Copy out the lines verbatim, starting at the line that contains "How far is (x=179, y=146)" and continuing through the last of the lines, including both. Omit the pictures.

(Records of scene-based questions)
==========

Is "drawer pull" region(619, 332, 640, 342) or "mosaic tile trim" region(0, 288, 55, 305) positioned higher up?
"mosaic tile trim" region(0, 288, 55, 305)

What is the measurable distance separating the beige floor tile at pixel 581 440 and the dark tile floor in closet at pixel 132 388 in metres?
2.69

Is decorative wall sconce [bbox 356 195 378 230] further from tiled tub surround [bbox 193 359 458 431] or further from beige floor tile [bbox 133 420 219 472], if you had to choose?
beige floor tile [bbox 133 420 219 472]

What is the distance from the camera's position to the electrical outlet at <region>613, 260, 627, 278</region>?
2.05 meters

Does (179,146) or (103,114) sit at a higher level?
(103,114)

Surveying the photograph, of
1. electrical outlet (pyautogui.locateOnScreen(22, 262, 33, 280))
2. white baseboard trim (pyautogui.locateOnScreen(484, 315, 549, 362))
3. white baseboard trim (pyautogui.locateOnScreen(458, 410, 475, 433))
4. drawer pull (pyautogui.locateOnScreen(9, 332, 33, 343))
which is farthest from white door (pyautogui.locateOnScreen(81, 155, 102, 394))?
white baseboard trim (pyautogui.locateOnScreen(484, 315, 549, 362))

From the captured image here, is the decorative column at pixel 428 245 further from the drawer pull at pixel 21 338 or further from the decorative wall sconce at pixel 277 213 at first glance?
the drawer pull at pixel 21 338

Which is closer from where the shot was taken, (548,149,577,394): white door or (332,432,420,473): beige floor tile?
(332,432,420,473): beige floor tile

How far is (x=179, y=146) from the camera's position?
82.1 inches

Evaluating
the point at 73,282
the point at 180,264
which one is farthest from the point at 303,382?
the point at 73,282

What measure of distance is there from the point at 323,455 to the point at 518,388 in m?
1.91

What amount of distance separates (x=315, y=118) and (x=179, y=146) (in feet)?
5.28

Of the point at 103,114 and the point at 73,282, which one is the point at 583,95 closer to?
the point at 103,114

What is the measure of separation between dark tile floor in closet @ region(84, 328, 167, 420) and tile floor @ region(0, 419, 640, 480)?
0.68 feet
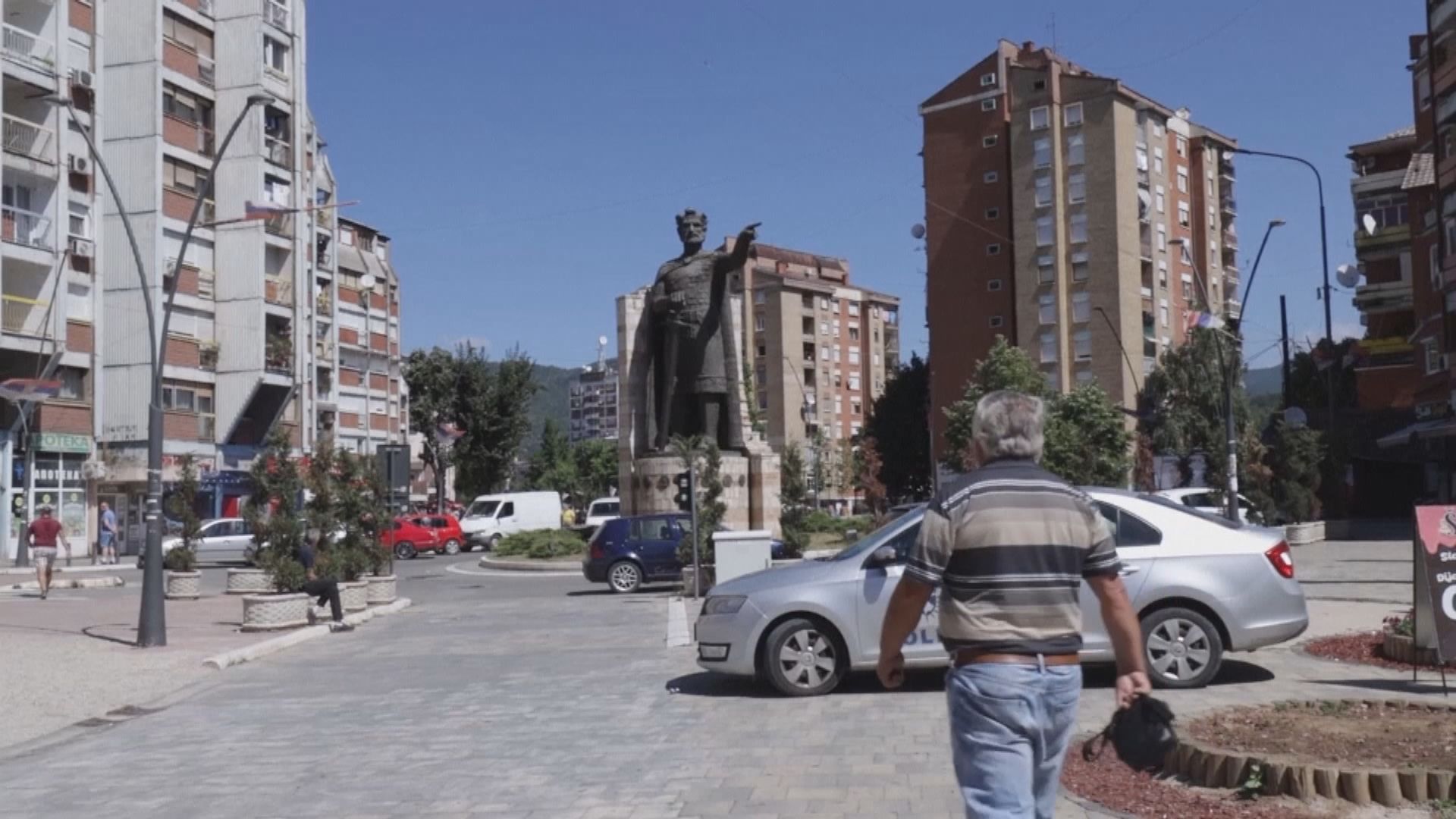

==========

- [Exercise result]
How far is (x=179, y=146) from the camera's position?
82.1 inches

Evaluating
the point at 73,282
the point at 180,264
which one is farthest from the point at 303,382?
the point at 73,282

What measure of distance is there from the point at 323,455 to the point at 518,388 in m?
1.91

What amount of distance separates (x=315, y=118) and (x=179, y=146) (in feet)?
5.28

Of the point at 103,114 and the point at 73,282, which one is the point at 583,95 closer to?
the point at 103,114

What is the measure of separation between dark tile floor in closet @ region(84, 328, 167, 420) and tile floor @ region(0, 419, 640, 480)?
0.68 feet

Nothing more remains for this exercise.